When we explanted and incubated E9.5 Hoxa2^-/- first and second branchial arches, we found that Ptx1 was upregulated in both the first and second arches, thus reproducing the in vivo findings(n=3) (Fig. 2I). When these explants were incubated in the presence of SU5402, Ptx1expression was completely abolished from the second arch and reduced in the first (n=3) (Fig. 2J). These results indicate that inhibition of Fgf signaling in the second arch of Hoxa2^-/- mutants reverts Ptx1 expression to the wild-type (Hoxa2-expressing) situation. These findings, together with those obtained in the first branchial arch, assign Ptx1 under the control of Fgf signaling and suggest that modulation of this signaling pathway could be the mechanism of Ptx1 inhibition by Hoxa2.

Lhx6 and Fgf8 expression in second branchial arches of Hoxa2^-/- embryos

The above results clearly show that Hoxa2 blocks Ptx1expression in the branchial arch mesenchyme. This could be via a direct effect on the Ptx1 promoter (blocking activity of a transcriptional activator) or via an indirect effect, most likely by interfering with some step of the Fgf signaling pathway.
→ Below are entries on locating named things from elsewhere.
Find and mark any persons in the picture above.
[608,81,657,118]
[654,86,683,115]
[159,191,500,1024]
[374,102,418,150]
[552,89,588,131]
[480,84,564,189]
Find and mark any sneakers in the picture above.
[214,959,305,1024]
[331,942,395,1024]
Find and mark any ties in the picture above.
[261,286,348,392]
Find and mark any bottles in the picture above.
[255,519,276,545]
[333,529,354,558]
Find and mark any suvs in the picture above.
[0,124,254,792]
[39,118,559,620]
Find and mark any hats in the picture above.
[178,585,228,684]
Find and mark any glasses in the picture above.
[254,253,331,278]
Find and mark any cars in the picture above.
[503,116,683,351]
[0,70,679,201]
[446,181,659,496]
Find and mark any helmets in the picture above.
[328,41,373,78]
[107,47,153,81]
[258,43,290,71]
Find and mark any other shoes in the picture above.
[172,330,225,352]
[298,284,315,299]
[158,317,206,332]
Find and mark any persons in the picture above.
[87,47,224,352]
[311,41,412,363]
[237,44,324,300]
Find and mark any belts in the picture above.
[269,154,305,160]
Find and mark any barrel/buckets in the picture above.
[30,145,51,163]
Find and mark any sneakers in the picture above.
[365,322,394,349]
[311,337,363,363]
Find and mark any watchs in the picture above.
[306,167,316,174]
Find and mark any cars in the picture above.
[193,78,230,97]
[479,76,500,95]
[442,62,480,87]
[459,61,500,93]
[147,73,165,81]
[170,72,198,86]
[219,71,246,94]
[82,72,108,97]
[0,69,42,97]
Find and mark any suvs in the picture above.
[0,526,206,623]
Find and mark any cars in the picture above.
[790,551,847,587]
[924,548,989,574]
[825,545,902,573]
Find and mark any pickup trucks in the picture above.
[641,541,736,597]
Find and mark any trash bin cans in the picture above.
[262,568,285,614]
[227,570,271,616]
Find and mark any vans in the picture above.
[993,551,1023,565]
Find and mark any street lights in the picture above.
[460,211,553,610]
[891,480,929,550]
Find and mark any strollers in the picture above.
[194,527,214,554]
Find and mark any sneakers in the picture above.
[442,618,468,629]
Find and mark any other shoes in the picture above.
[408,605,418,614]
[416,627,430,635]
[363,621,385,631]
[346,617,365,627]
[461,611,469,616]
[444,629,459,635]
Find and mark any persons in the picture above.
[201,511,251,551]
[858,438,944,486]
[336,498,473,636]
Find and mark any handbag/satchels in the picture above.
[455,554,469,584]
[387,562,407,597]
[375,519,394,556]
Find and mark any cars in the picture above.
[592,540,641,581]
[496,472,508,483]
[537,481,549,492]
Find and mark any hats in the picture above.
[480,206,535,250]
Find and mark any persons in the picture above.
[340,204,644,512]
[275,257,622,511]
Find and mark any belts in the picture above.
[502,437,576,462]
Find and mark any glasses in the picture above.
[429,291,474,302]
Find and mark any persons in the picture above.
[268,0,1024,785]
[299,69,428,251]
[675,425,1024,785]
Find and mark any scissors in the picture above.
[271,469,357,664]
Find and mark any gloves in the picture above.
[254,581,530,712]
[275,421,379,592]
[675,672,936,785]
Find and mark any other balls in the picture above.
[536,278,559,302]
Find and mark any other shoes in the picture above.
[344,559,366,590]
Despite extensive studies on the Ptx1 promoter, we have so far been unable to obtain any evidence for direct Hoxa2 control. Therefore, the indirect hypothesis seems to be favored at the moment. If, indeed, Hoxa2 controls Ptx1expression by modulation of Fgf signaling, the inhibitory effects of Hoxa2 in the second arch should not be restricted to Ptx1alone but might also be extended to other Fgf targets. Previous analysis on Fgf8;Nes-cre and Fgf8;Foxg1-cre mutant embryos revealed that Lhx6 expression in the first arch mesenchyme requires Fgf8(Trumpp et al., 1999) (A.L. and A.N., unpublished). Analysis of the gene chip data revealed that Lhx6 was moderately upregulated (2.6-fold) in the second arches of Hoxa2 mutants. Consistent with this finding, in situ analysis in Hoxa2^-/- embryos revealed that Lhx6 is indeed upregulated in the rostroproximal mesenchyme of the mutant second arches(Fig. 4A,B). Interestingly,this domain is located just beneath an area of Fgf8 expression in the rostral second arch epithelium (Fig. 4C) and corresponds to one of the areas of strong Hoxa2expression in the second arch mesenchyme(Fig. 4E). These results clearly indicate that other genes under Fgf8 control are also upregulated in the absence of Hoxa2 and further substantiate the role of Hoxa2 in modulating Fgf signaling.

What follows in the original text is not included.